Among the records that follow, set down only the lines from the one containing "common name: thomson's gazelle" to the one containing "A: Sequence-level.", both included, exactly.
------------------------------------------------------------------------
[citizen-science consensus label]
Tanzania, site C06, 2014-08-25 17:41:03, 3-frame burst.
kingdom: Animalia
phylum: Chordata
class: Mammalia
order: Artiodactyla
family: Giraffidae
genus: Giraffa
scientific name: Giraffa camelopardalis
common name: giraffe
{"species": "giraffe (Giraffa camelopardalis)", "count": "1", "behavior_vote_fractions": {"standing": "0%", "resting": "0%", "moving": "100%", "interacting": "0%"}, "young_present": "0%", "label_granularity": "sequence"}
------------------------------------------------------------------------
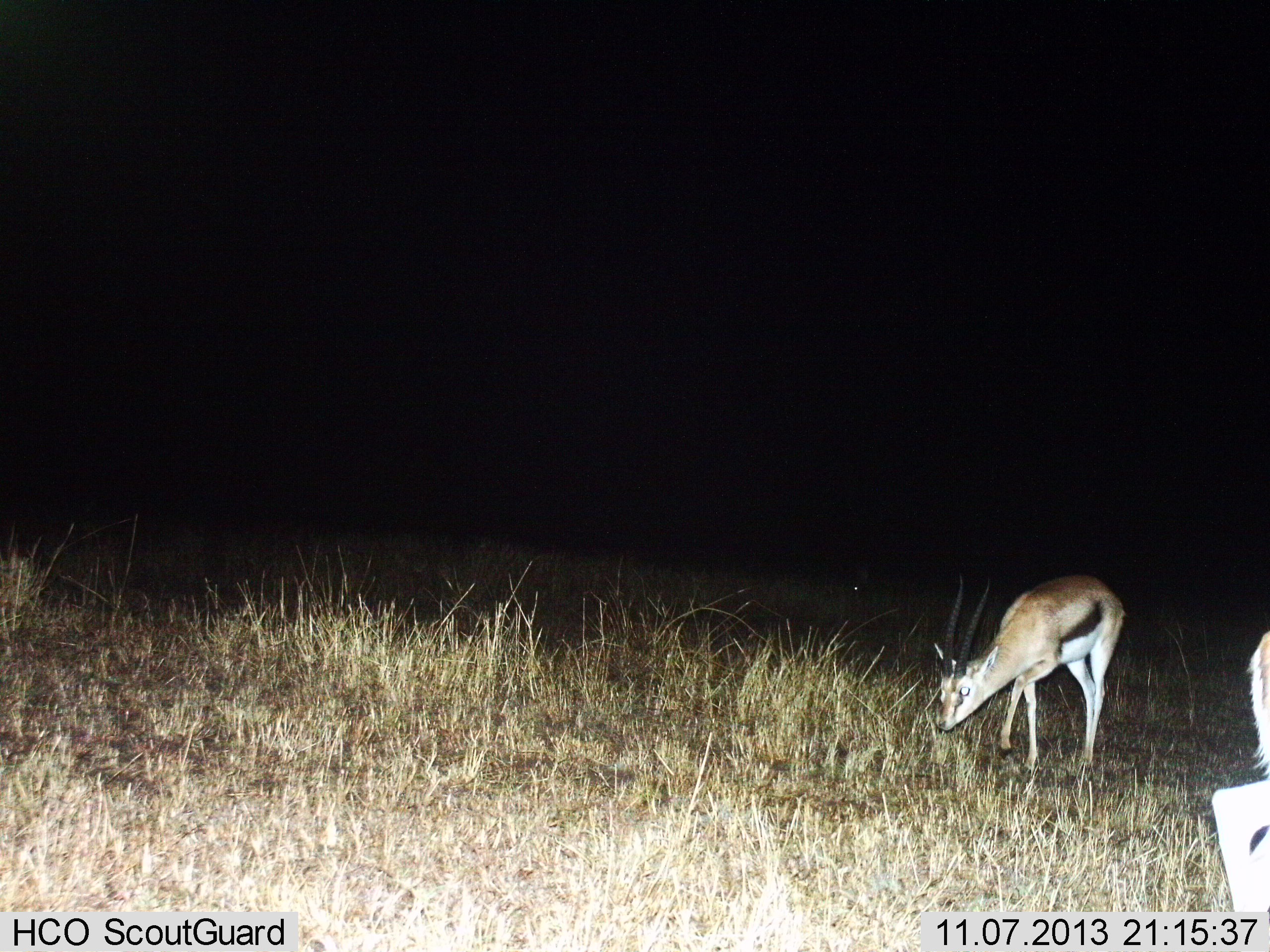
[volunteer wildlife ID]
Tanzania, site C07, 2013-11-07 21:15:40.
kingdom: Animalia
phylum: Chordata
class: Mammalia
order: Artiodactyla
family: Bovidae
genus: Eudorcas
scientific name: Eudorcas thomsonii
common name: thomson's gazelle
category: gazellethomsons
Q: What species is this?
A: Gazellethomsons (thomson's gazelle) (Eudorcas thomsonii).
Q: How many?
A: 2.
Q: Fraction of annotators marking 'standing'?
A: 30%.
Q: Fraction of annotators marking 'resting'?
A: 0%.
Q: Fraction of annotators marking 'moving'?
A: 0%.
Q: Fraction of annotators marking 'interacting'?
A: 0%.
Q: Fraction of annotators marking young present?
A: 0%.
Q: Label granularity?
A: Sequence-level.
------------------------------------------------------------------------
* _ANSWER BELOW_:
common name: thomson's gazelle
category: gazellethomsons
Q: What species is this?
A: Gazellethomsons (thomson's gazelle) (Eudorcas thomsonii).
Q: How many?
A: 2.
Q: Fraction of annotators marking 'standing'?
A: 30%.
Q: Fraction of annotators marking 'resting'?
A: 0%.
Q: Fraction of annotators marking 'moving'?
A: 0%.
Q: Fraction of annotators marking 'interacting'?
A: 0%.
Q: Fraction of annotators marking young present?
A: 0%.
Q: Label granularity?
A: Sequence-level.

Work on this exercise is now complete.